Heart Disease Health Center
This article is from the WebMD News Archive
Common Drugs Lower Heart Disease Deaths
Sept. 3, 2003 -- Taking an often-prescribed drug for high blood pressure can help people with heart disease reduce their risk of dying by 20% -- even those with mild heart disease.
So concludes a major new study that estimates that the addition of a daily ACE inhibitor to other heart disease treatments such as aspirin, cholesterol-lowering statins, and beta-blockers could save the lives of one of every 50 heart patients and prevent 250,000 heart attacks each year in the U.S.
"This is one of those trials that comes along every few years that really helps define medical practice," says Robert O. Bonow, MD, chief of cardiology at Northwestern Memorial Hospital in Chicago and immediate past president of the American Heart Association.
Bonow, who was not involved in the study, tells WebMD that the findings produced by the EUROPA study -- published in this week's Lancet -- should push the popular high blood pressure medications to first-line status in treating varying degrees of heart disease -- from people with stable angina to those who have had a heart attack.

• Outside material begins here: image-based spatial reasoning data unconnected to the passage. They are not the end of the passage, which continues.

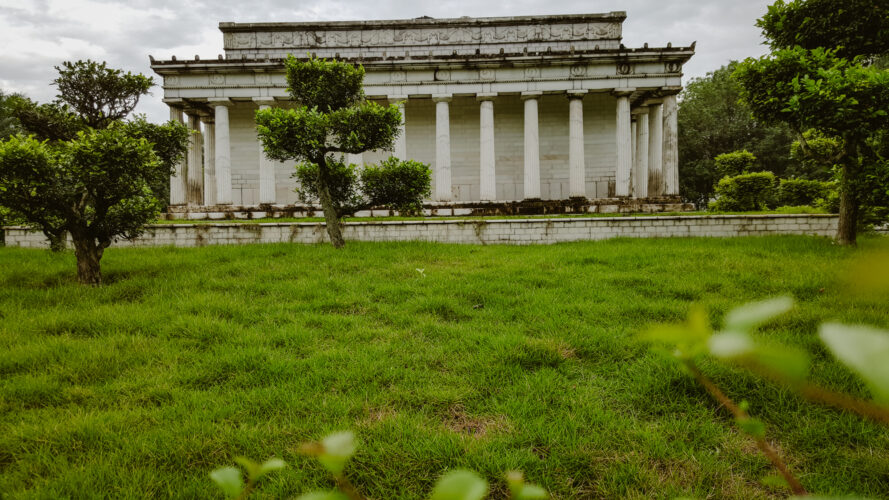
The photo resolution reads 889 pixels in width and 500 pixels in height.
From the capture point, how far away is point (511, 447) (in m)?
2.89

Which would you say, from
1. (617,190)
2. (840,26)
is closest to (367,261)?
(840,26)

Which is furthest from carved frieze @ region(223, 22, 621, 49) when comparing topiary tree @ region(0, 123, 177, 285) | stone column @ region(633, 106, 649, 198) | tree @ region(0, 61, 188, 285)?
topiary tree @ region(0, 123, 177, 285)

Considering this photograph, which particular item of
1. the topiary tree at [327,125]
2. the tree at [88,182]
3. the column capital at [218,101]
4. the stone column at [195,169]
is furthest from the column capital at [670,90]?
the stone column at [195,169]

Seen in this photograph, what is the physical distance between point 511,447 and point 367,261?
6210mm

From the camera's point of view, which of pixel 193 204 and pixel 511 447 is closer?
pixel 511 447

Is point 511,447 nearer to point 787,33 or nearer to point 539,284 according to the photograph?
point 539,284

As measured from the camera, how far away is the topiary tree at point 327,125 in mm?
9758

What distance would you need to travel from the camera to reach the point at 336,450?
0.53m

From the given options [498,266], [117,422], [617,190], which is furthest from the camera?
[617,190]

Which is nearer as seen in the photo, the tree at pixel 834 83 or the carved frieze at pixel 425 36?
the tree at pixel 834 83

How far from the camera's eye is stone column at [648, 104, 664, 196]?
781 inches

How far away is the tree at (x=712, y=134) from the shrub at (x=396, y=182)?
95.6 ft

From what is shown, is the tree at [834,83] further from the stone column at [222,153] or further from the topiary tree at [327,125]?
the stone column at [222,153]

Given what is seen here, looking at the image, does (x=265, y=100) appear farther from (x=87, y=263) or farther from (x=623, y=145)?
(x=623, y=145)
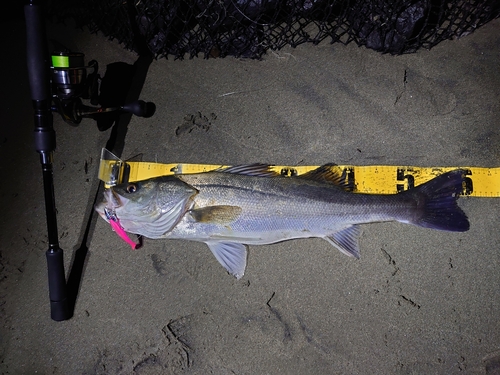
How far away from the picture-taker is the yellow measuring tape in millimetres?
2988

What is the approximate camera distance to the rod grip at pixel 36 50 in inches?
103

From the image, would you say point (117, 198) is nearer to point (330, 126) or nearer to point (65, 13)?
point (330, 126)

Ace Inhibitors for Everyone?
ACE inhibitors widen the blood vessels to lower blood pressure and increase blood flow. They are already standard heart disease treatment for many patients -- those over age 55, those with heart failure, and others at high risk of dying from complications, such as stroke survivors and those with diabetes or high blood pressure.
But based on this study, which involved more than 12,000 patients from 24 countries, the drugs may soon be recommended for all patients with heart disease no matter how severe.
"Up until now, we've had some tantalizing evidence that ACE inhibitors should be a strong recommendation, but until now, they've been something of a weaker recommendation," he says. "Every patient with coronary disease should be on aspirin, and most on a statin and one could argue, also a beta-blocker. Now, based on this important finding, an ACE inhibitor should be one of the top three or four drugs taken by every patient."
In the study, patients were assigned either a placebo or a daily 8 mg dose of the ACE inhibitor Aceon. The patients were age 18 and older and had different severities of disease but did not have heart failure or seriously high blood pressure.
During the four years of the study, 10% of those on placebo and 8% taking Aceon died from heart disease, had a heart attack, or had to be resuscitated after cardiac arrest. Researchers say that translates to a 20% reduced risk of problems from taking the ACE inhibitor. All patients continued other heart disease treatments, including aspirin, cholesterol-lowering statins, and beta-blockers.
The protective effect from ACE inhibitors was seen in patients with varying levels of heart disease severity regardless of whether they also had high blood pressure, diabetes, or other risk factors.